A token is a string containing a class, such a GEO, LOC, PER and a prefix. The prefix indicates where we are in the current chunk. For a given scheme, the list of possible prefix are the letters of the scheme, such as I-O-B or I-O-E. Prefix can only be a single ascii character.
A chunk is list of at least one token associated with a named entity.
A Scheme gives us enough information to parse a list of tokens into a chunk.

ClassMetrics
Datastructure holding metrics about a given class.
Reporter
The reporter holds the metrics of a given class and the overall metrics. It can be used to display the results (i.e. prettyprint them) as if they were collected into a dataframe and can be consumed to obtain a BTreeSet containing the metrics. The reporter can be built with the classification_report function. #Example
RusevConfig
Config struct used to simplify the imputs of parameters to the main functions of Rusev. It Implements the default trait.
RusevConfigBuilder
This builder can be used to build and customize a RusevConfig stucture.

Average
ComputationError
Enum error encompassing many type of failures that could happen when computing the precison, recall, f-score and the support.
DivByZeroStrat
How do we handle cases with a division by zero? Do we replace the denominator by 1, return an error, or replace the division result with 0? SeqEval uses by default the ReplaceBy0 strategy. It is not recommended to use the ReturnError; it will stop the computation. It can be useful if you believe there should be no 0 in the denominator.
SchemeType
Enumeration of the supported Schemes. They are use to indicate how we are supposed to parse and chunk the different tokens.

classification_report
Main entrypoint of the Rusev library. This function computes the precision, recall, fscore and support of the true and predicted tokens. It returns information about the individual classes and different overall averages. The returned structure can be used to prettyprint the results or be converted into a HashSet.
classification_report_conf
Main entrypoint of the Rusev library.

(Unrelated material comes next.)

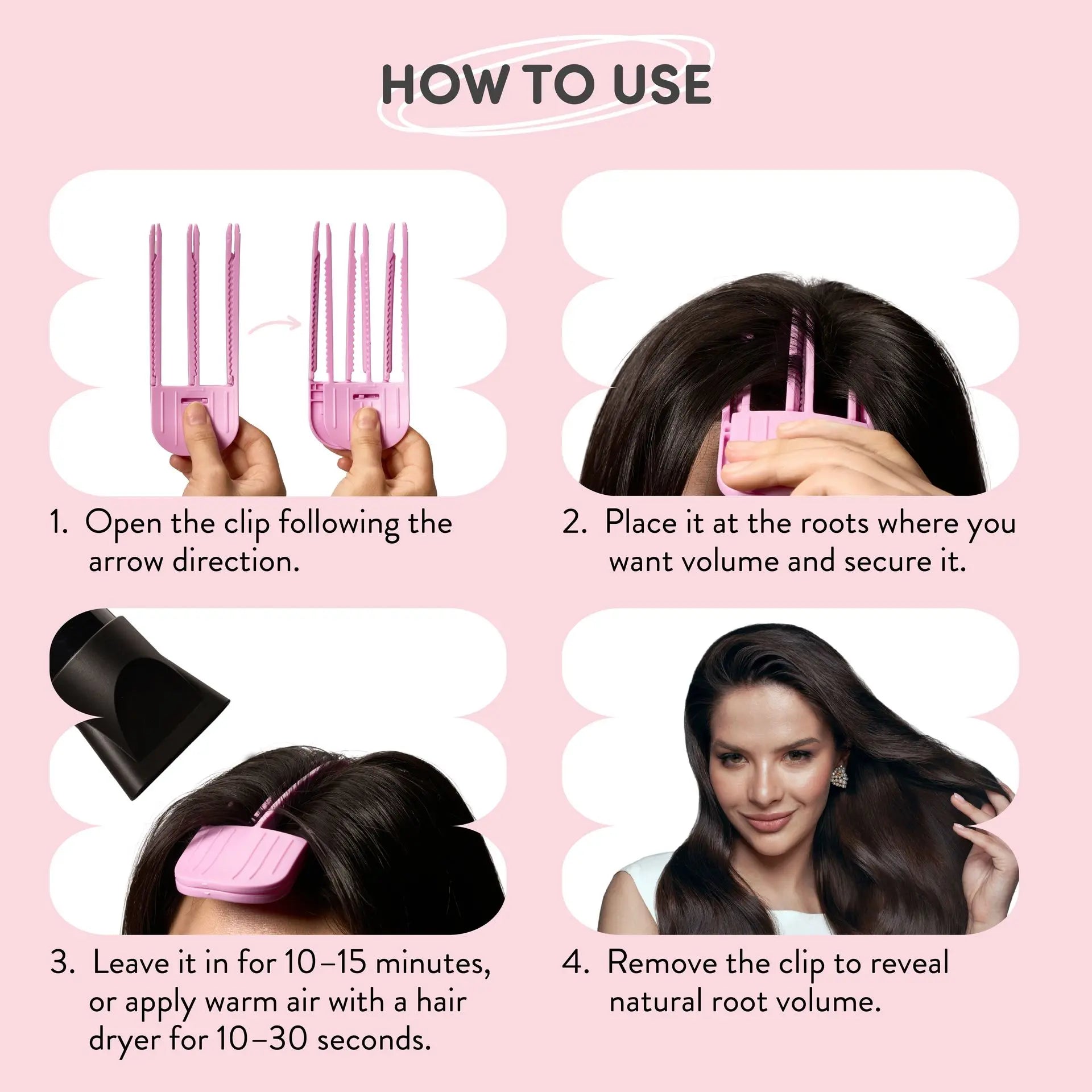 HOW TO USE

1. Open the clip following the arrow direction.

2. Place it at the roots where you want volume and secure it.

3. Leave it in for 10–15 minutes, or apply warm air with a hair dryer for 10–30 seconds.

4. Remove the clip to reveal natural root volume.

This function computes the precision, recall, fscore and support of the true and predicted tokens. It returns information about the individual classes and different overall averages. The returned structure can be used to prettyprint the results or be converted into a HashSet. Instead of taking in the raw parameters, this function takes a RusevConfig struct.
precision_recall_fscore_support
One of the main entrypoints of the Rusev library. This function computes the precision, recall, fscore and support of the true and predicted tokens. This method does NOT check the lengths of y_true and y_pred.

DefaultRusevConfig
Reasonable default configuration when computation metrics.
PrecisionRecallFScoreTrueSum
Type alias for representing the output of the precision_recall_fscore_support. Each arrays contain a vector of f32. The first array contains the precision, the second the recall, the third the f-score and the last one the support.